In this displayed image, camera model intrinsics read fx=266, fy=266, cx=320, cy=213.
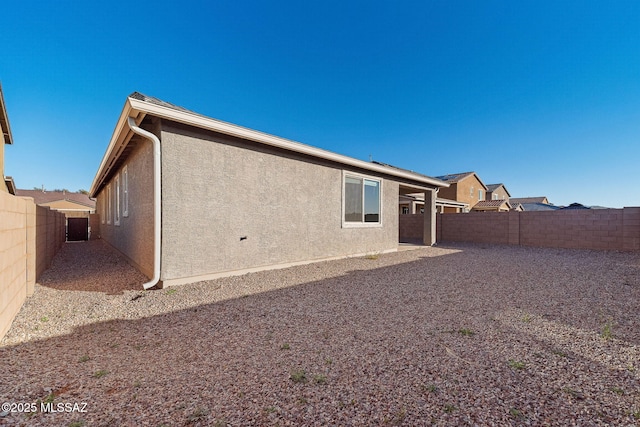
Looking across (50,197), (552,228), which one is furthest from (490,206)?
(50,197)

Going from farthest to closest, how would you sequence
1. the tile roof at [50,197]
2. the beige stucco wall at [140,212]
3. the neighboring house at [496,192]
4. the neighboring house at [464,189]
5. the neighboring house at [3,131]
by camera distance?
the neighboring house at [496,192]
the tile roof at [50,197]
the neighboring house at [464,189]
the neighboring house at [3,131]
the beige stucco wall at [140,212]

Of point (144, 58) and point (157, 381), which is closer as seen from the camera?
point (157, 381)

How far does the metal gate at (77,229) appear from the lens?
50.9 feet

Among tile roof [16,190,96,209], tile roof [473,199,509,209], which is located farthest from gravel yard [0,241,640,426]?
tile roof [16,190,96,209]

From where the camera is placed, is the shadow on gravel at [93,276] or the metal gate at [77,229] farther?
the metal gate at [77,229]

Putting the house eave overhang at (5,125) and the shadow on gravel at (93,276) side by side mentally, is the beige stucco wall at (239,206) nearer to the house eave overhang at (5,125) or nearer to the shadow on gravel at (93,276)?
the shadow on gravel at (93,276)

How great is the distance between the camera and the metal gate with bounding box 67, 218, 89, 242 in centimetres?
1552

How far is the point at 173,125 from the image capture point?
4.82m

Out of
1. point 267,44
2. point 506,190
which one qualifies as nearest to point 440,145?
point 267,44

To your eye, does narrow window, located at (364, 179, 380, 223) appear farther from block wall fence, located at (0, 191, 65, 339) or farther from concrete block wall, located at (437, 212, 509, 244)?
block wall fence, located at (0, 191, 65, 339)

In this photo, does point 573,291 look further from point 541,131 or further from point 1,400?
point 541,131

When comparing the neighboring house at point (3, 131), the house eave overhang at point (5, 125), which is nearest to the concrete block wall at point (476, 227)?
the neighboring house at point (3, 131)

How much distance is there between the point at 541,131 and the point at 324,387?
18413 millimetres

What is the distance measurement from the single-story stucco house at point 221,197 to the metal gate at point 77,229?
9.98 m
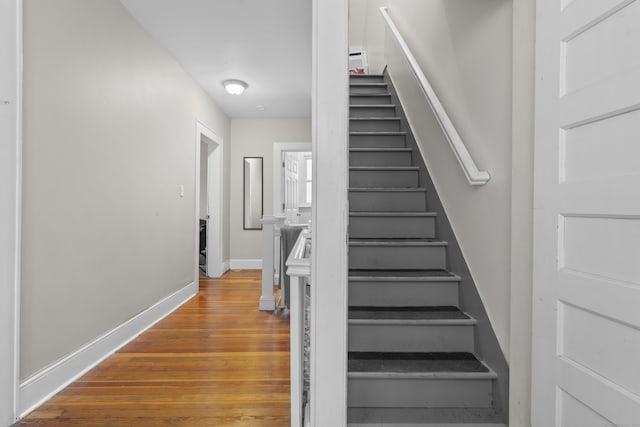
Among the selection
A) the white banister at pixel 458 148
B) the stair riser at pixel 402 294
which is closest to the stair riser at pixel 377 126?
the white banister at pixel 458 148

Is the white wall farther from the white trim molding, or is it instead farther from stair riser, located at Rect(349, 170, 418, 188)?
the white trim molding

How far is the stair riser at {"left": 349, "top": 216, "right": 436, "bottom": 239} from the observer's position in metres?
2.41

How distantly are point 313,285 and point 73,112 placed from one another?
1839mm

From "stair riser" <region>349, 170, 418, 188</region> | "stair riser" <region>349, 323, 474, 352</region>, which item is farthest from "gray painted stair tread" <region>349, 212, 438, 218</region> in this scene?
"stair riser" <region>349, 323, 474, 352</region>

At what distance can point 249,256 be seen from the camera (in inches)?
221

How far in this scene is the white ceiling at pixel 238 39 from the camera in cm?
257

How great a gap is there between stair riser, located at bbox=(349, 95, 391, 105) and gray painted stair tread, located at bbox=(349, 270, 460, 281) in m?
2.18

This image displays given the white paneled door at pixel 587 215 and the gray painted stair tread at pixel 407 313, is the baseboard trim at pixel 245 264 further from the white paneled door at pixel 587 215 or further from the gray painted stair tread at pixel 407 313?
the white paneled door at pixel 587 215

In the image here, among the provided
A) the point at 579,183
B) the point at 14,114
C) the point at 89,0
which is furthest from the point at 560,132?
the point at 89,0

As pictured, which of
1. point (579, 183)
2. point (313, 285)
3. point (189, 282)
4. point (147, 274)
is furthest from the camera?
point (189, 282)

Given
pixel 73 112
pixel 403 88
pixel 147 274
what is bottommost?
pixel 147 274

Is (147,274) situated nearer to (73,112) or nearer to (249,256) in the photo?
(73,112)

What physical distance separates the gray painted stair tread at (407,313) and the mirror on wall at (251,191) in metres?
3.87

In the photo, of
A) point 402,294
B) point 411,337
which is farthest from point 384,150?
point 411,337
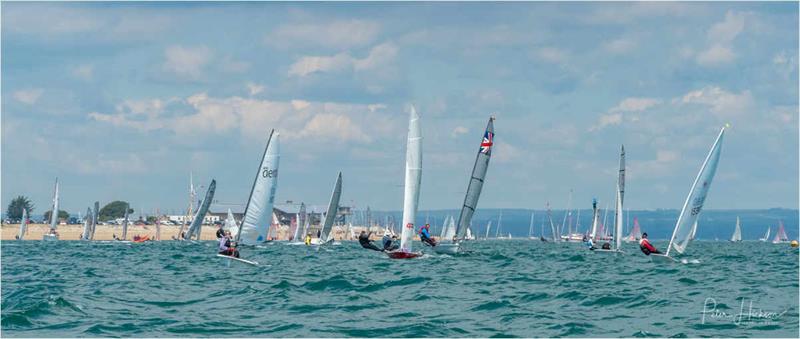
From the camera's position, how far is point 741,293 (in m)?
29.5

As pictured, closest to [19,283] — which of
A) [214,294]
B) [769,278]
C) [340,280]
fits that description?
[214,294]

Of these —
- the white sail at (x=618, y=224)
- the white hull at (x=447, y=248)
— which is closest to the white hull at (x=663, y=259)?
the white hull at (x=447, y=248)

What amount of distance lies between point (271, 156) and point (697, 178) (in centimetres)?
2011

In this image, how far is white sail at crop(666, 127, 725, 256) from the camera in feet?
146

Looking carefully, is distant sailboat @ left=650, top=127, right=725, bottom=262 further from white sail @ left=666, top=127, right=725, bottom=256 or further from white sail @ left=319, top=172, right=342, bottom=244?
white sail @ left=319, top=172, right=342, bottom=244

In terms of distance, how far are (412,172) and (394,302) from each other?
2254 centimetres

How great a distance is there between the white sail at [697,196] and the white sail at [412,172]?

━━━

◆ **Your instructions**: Please count the lines in the records above that contain the string "painted", where case matters, and reply with only the number.

◆ **Answer below**: 4